[Saved data entries]

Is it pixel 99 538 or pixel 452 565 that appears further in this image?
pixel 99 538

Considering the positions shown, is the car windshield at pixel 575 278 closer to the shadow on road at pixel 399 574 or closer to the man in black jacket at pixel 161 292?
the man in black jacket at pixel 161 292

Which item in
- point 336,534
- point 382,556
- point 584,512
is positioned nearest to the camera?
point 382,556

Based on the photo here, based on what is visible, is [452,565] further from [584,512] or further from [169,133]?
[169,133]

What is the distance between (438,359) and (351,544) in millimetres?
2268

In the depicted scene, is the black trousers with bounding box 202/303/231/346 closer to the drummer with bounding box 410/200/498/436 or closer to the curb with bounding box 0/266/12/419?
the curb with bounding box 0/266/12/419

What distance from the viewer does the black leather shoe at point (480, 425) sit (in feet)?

**PROBLEM DESCRIPTION:**
Return every one of the records above word for word, changing nothing.

**SOLUTION FOR THIS EXERCISE:**
Is it pixel 99 538 or pixel 452 565 that appears further in this image?
pixel 99 538

Considering the positions shown, is the car windshield at pixel 575 278 closer to the shadow on road at pixel 399 574 or closer to the man in black jacket at pixel 161 292?
the man in black jacket at pixel 161 292

Which item in
- point 336,534
- point 382,556
- point 584,512
is positioned nearest to the camera?
point 382,556

Based on the photo here, based on what is visible, is [452,565] further from [584,512] or further from [169,133]?
[169,133]

What is the distance between (438,359) and (351,544) in millimetres?
2268

In the depicted scene, is the black trousers with bounding box 202/303/231/346 closer to the drummer with bounding box 410/200/498/436 or closer to the curb with bounding box 0/266/12/419?
the curb with bounding box 0/266/12/419

What distance from the viewer does the black leather shoe at point (480, 425) sit (in feet)?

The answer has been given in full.